- WHAT IS NEEDED
Pictures are to be left out, and only the lines from the one containing "flores secas: seca" through the last line of the data are to be returned exactly.

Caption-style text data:

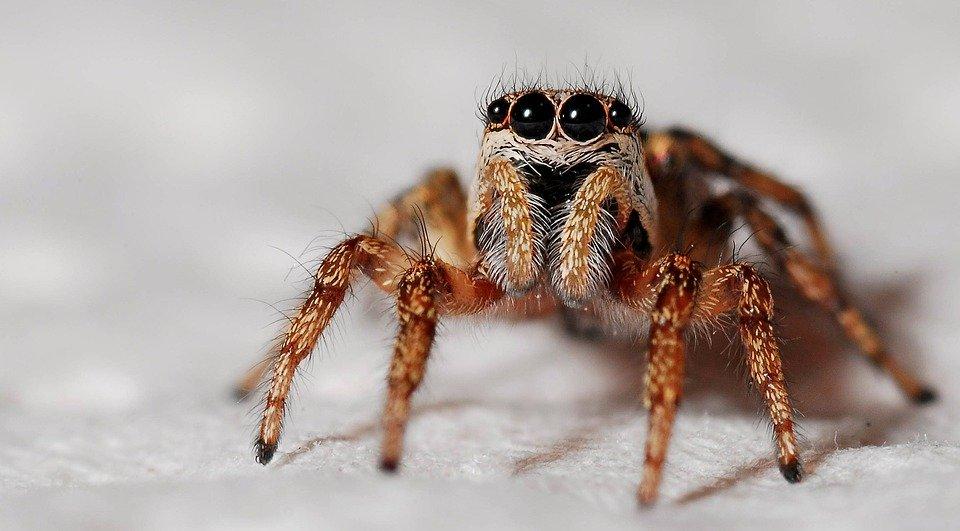 Trata de matar a una araña y provoca un operativo policial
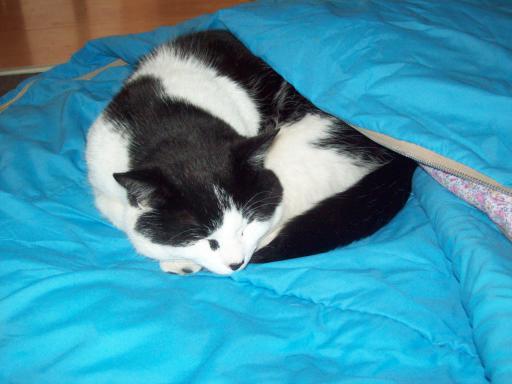 Cat in a sleeping bag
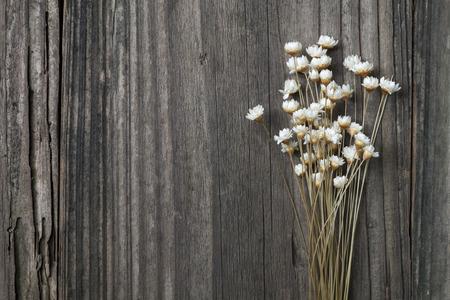 flores secas: seca margaritas silvestres en un viejo fondo de madera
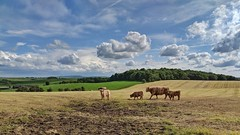 Highland cattle (douglasjarvis995) Tags: landscape view sky cow cattle highland field yorkshire settle google pixel2 phone mobile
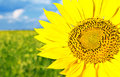 Sunflower beautiful yellow close up Royalty Free Stock Images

- WRITTEN RESPONSE
 flores secas: seca margaritas silvestres en un viejo fondo de madera
 Highland cattle (douglasjarvis995) Tags: landscape view sky cow cattle highland field yorkshire settle google pixel2 phone mobile
 Sunflower beautiful yellow close up Royalty Free Stock Images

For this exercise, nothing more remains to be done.